* 原文:
+++

Class<?> returnType = method.getReturnType();
if (retVal != null && retVal == target && returnType.isInstance(proxy) &&
!RawTargetAccess.class.isAssignableFrom(method.getDeclaringClass())) {
// Special case: it returned "this" and the return type of the method
// is type-compatible. Note that we can't help if the target sets
// a reference to itself in another returned object.
retVal = proxy;
}
else if (retVal == null && returnType != Void.TYPE && returnType.isPrimitive()) {
throw new AopInvocationException(
"Null return value from advice does not match primitive return type for: " + method);
}
return retVal;
}
finally {
if (target != null && !targetSource.isStatic()) {
// Must have come from TargetSource.
targetSource.releaseTarget(target);
}
if (setProxyContext) {
// Restore old proxy.
AopContext.setCurrentProxy(oldProxy);
}
}
}
}
public class ReflectiveMethodInvocation implements ProxyMethodInvocation, Cloneable {
protected final Object proxy;
protected final Object target;
protected final Method method;
protected Object[] arguments;
private final Class targetClass;
/**
* Lazily initialized map of user-specific attributes for this invocation.
*/
private Map<String, Object> userAttributes;
/**
* List of MethodInterceptor and InterceptorAndDynamicMethodMatcher
* that need dynamic checks.
*/
protected final List interceptorsAndDynamicMethodMatchers;
protected ReflectiveMethodInvocation(
Object proxy, Object target, Method method, Object[] arguments,
Class targetClass, List<Object> interceptorsAndDynamicMethodMatchers) {
this.proxy = proxy;
this.target = target;
this.targetClass = targetClass;
this.method = BridgeMethodResolver.findBridgedMethod(method);
this.arguments = arguments;
this.interceptorsAndDynamicMethodMatchers = interceptorsAndDynamicMethodMatchers;
}
public Object proceed() throws Throwable {
// We start with an index of -1 and increment early.
// 从索引为-1的拦截器开始调用,并按序递增
// 如果拦截器链中的拦截器迭代调用完成,这里开始调用target的函数,这个函数是通过反射机制完成的
// 具体实现在AopUtils.invokeJoinpointUsingReflection中
if (this.currentInterceptorIndex == this.interceptorsAndDynamicMethodMatchers.size() - 1) {
return invokeJoinpoint();
}
// 这里沿着定义好的interceptorOrInterceptionAdvice链进行处理
Object interceptorOrInterceptionAdvice =
this.interceptorsAndDynamicMethodMatchers.get(++this.currentInterceptorIndex);
if (interceptorOrInterceptionAdvice instanceof InterceptorAndDynamicMethodMatcher) {
// Evaluate dynamic method matcher here: static part will already have
// been evaluated and found to match.

+++

* 所给记录:

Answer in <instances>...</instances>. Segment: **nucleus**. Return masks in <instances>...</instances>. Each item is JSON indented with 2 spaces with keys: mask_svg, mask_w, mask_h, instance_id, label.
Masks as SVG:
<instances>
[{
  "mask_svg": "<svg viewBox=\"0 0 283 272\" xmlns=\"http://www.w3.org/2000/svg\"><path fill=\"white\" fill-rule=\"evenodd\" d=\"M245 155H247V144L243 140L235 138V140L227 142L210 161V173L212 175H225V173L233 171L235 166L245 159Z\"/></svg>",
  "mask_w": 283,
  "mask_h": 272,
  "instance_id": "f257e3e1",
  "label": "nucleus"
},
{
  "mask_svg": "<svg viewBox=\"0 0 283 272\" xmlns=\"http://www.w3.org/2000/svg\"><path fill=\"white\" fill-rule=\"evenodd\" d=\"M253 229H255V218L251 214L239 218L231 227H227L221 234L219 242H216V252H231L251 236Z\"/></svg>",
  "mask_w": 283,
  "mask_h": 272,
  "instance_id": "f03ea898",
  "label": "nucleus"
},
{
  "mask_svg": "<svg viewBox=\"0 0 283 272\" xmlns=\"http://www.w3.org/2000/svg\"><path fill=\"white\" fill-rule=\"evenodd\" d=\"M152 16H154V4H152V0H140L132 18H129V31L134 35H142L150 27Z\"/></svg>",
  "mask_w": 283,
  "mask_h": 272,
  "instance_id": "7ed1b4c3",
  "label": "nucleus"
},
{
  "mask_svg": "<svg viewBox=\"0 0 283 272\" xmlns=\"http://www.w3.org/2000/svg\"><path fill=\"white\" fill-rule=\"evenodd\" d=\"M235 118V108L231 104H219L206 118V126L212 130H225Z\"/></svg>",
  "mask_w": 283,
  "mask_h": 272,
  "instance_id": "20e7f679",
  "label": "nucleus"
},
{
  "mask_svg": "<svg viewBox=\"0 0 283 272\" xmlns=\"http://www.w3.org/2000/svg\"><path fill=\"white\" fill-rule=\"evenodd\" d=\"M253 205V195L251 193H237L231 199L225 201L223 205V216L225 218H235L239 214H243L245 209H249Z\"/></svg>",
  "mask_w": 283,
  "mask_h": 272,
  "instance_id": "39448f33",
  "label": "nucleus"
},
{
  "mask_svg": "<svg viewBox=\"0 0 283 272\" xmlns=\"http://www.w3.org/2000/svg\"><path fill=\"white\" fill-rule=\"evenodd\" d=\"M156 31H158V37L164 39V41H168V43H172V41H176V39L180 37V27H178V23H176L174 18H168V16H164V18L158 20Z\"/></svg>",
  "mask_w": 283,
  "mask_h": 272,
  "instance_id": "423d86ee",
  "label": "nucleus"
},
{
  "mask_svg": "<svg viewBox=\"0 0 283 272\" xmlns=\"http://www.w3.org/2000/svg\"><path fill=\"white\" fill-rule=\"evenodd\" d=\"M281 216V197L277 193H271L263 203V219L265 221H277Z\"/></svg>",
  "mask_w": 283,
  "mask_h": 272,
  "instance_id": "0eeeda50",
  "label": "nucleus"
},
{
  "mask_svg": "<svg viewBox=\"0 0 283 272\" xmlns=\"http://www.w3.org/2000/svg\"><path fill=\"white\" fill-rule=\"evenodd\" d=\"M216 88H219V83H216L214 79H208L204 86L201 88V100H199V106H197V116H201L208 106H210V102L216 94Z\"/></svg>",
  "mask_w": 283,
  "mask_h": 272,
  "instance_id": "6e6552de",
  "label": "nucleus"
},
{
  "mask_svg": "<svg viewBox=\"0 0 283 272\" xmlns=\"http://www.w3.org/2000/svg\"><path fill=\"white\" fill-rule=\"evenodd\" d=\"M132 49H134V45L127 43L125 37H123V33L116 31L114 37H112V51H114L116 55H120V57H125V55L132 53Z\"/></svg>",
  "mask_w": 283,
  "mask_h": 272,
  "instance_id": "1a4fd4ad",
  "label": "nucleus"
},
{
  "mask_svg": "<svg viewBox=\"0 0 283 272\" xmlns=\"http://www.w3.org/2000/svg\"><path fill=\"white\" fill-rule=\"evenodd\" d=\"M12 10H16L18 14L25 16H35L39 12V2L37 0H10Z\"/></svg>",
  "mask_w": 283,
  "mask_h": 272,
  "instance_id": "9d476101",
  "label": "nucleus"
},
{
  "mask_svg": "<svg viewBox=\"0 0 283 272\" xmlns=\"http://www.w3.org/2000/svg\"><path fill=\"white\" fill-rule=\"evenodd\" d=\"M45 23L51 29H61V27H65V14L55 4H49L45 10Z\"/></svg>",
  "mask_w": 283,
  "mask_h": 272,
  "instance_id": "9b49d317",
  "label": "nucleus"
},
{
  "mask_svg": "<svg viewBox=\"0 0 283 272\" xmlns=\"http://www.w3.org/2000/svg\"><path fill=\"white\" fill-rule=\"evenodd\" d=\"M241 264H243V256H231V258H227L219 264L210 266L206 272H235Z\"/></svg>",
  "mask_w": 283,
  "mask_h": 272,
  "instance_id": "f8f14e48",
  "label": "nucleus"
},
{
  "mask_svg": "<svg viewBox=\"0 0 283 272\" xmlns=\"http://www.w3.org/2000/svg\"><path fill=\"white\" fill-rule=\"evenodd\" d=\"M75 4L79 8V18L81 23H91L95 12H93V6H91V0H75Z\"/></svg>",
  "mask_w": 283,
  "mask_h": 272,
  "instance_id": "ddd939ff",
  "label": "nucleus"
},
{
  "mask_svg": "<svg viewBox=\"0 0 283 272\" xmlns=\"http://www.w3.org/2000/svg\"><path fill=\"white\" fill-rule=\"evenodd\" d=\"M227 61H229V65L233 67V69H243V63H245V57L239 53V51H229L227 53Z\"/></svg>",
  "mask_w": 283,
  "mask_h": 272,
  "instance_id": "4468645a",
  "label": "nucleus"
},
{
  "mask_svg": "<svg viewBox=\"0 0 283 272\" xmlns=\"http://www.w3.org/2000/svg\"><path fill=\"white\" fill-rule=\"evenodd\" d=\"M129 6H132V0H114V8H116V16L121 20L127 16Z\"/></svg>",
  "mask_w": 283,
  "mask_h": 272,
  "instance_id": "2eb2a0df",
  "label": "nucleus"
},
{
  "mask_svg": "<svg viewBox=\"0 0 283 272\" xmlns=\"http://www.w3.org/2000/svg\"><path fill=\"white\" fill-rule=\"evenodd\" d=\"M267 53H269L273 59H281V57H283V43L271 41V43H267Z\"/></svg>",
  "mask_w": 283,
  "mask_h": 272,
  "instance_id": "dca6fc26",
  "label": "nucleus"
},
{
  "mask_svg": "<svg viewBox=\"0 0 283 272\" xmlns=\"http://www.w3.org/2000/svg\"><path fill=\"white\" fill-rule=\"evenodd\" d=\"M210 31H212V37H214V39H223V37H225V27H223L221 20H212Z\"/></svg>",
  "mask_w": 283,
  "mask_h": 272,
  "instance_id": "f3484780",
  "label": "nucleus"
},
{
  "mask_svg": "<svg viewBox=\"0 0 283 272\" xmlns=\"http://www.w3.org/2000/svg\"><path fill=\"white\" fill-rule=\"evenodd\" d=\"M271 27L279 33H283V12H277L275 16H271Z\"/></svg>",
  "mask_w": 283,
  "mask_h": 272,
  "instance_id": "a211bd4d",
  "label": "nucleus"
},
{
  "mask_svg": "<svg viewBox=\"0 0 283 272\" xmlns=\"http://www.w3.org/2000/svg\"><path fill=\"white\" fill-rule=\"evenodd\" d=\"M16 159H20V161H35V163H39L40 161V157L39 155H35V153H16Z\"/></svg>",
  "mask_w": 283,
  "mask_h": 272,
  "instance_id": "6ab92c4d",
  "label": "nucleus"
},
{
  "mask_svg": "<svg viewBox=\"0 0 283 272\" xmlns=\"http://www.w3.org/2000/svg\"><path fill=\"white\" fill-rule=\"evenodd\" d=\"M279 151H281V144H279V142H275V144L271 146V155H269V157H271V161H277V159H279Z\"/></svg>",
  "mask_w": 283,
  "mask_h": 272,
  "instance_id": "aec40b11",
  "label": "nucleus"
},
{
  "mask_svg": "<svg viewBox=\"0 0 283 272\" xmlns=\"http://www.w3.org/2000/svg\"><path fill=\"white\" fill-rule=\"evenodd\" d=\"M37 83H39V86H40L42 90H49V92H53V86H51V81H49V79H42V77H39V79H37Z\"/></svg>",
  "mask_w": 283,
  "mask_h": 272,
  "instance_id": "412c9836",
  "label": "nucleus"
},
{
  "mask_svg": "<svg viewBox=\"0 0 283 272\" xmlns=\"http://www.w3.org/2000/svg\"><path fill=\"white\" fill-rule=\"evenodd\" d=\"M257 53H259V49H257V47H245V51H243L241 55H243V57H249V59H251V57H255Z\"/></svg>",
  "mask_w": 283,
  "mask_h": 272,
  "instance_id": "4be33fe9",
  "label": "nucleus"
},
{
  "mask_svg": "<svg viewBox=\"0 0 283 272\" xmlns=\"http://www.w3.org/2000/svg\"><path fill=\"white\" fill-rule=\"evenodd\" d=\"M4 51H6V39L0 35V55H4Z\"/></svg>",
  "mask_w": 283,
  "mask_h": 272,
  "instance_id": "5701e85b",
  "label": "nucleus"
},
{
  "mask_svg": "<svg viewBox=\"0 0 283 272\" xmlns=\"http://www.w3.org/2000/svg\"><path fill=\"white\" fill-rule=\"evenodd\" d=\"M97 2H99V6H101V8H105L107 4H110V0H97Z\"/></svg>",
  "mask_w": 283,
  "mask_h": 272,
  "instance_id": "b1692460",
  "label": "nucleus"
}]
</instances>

+++

* 任务要求: 按原文注释所说，通过反射调用target函数的具体实现位于哪里？ 这些记录用不到。

* 任务答案: 在AopUtils.invokeJoinpointUsingReflection中。